Alba is an amazingly strong and resilient person. Her left shoulder was shattered in the bombing of Santo Domingo in December 1998 when she was 16 years old, her father was killed by FARC guerrillas in March 2006, and her spouse Eulices was imprisoned during the mass arrest in Fortul in August 2006.
Residents of Santo Domingo were holding a bazaar on December 13, 1998 to raise funds for their community. Planes and helicopters began circling overhead and the people gathered on the highway that runs through town, waving white cloths to indicate that they were civilians. Two cluster bombs were dropped alongside the highway – killing 17 people (including seven children) and wounding 25 others. Yesterday was the commemoration of the tenth anniversary of the bombing.
Shrapnel from the bombs tore into Alba’s shoulder and into the right leg of her sister, Xiomara. As we sat in their kitchen after the baptism, they began talking about that day. “We’re lucky to be alive” said Alba. Xiomara then showed me the large scar on her upper leg.
Wilson Garcia, their father, was the community president. “There wasn’t a phone in Santo Domingo,” said Alba, “so he went to Betoyes (when the planes began flying overhead) to call the Red Cross. He saw us as he was coming back and we were leaving on the truck with the wounded. He didn’t know which one of us he should attend to first.”

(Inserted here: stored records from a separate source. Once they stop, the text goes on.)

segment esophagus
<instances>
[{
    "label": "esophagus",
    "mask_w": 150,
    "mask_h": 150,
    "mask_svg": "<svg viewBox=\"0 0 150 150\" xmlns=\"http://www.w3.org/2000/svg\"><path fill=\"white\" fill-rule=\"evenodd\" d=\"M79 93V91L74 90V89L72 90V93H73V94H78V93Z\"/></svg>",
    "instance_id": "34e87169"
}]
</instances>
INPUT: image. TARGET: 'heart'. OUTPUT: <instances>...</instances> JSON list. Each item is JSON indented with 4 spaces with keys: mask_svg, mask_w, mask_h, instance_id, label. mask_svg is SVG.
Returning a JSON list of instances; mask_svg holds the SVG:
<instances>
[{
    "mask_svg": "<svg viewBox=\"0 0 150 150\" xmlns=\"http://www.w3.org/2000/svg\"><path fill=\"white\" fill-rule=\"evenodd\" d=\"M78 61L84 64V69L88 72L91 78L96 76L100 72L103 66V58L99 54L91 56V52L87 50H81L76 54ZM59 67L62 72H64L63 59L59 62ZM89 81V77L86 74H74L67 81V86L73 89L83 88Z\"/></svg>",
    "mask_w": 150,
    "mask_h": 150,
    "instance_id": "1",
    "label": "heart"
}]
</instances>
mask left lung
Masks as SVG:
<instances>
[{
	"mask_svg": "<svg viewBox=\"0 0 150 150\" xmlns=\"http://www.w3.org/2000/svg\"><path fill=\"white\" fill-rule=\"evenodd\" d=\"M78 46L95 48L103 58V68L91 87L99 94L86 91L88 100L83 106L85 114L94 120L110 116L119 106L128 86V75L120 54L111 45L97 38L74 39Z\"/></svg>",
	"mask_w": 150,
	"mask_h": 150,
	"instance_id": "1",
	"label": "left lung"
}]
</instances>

The cluster bombs were manufactured in the U.S. and the coordinates for the bombing were given by U.S. crew members operating a surveillance plane for AirScan. Occidental Petroleum (based in Los Angeles) contracted AirScan (based in Florida) to provide security for the pipeline that transports oil from Occidental’s Cano Limon oilfield in the state of Arauca to the Caribbean coast. I found myself thinking about those connections as I looked at the scar on Xiomara’s leg.
I met Wilson my first day here in Saravena in June 2004. I was impressed by his soft-spoken manner and deep commitment to his community. He told me what had happened to Alba and Xiomara, and it was obvious that he loved them both very much. Two years later, on March 22, 2006, Wilson was killed by the FARC. As Alba and Xiomara talked to me about their father, tears welled up in their eyes.
Alba gave birth to her first child, Kuss, on December 1, 2005. Eight months later, Eulices was arrested along with 15 other people in Fortul. I met Eulices in Arauca City when I traveled there with a human rights lawyer, two days after the arrests, to visit the prisoners. I met Alba two weeks later when she came to the Joel Sierra Human Rights Foundation office in Saravena to discuss his case.
Eulices was charged with rebellion and terrorism, and the prosecutor’s office alleged that he was an ELN militia member and recruiting for the FARC – not a very plausible accusation given the fight between those two guerrilla groups in Arauca. He was in prison on Kuss’ first birthday and he was finally released on June 9, 2007.
After Kuss was baptized, Eulices turned to me and called me “Compadre” (the godfather of my child). During the reception in their home, Alba also started calling me Compadre. I expressed my appreciation to them for inviting me to be Kuss’ godfather and Alba responded, “We couldn’t think of a better person.”